For example, using the same shape (but no variable), whe obtain the outlines of the sub-boroughs from the tm_borders command.

tm_shape(nyc.bound) +
  tm_borders()

Similarly, we obtain a choropleth map without the polygon outlines when we just use the tm_fill command.

tm_shape(nyc.bound) + 
  tm_fill("rent2008")

When we combine the two commands, we obtain the same map as with tm_polygons (this illustrates how in R one can often obtain the same result in a number of different ways).

tm_shape(nyc.bound) +
  tm_fill("rent2008") +
  tm_borders()

An extensive set of options is available to customize the appearance of the map. A full list is given in the documentation page for tm_fill. In what follows, we briefly consider the most common ones.

Color palette

The range of colors used to depict the spatial distribution of a variable is determined by the palette. The palette is an argument to the tm_fill function. Several built-in palettes are contained in tmap. For example, using palette = "Reds" would yield the following map for our example.

tm_shape(nyc.bound) +
  tm_fill("rent2008",palette="Reds") +
  tm_borders()

Under the hood, “Reds” refers to one of the color schemes supported by the RColorBrewer package (see below).

Custom color palettes

In addition to the built-in palettes, customized color ranges can be created by specifying a vector with the desired colors as anchors. This will create a spectrum of colors in the map that range between the colors specified in the vector. For instance, if we used c(“red”, “blue”), the color spectrum would move from red to purple, then to blue, with in between shades. In our example:

tm_shape(nyc.bound) +
  tm_fill("rent2008",palette=c("red","blue")) +
  tm_borders()

• **GIVEN INFORMATION**:

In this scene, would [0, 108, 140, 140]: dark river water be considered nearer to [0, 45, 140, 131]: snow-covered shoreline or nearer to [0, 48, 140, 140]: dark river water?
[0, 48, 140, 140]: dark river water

• **GIVEN REQUEST**: Condense the paragraph of the tmap excerpt that begins "The range of colors used" into a short bulleted list that keeps its main facts. Work from the tmap excerpt only.

• **SOLUTION TO THIS EXERCISE**:
- The palette sets the range of colors that shows a variable's spatial distribution.
- The palette is an argument to the tm_fill function.
- tmap contains several built-in palettes.
- For example, palette = "Reds" yields a map for the example.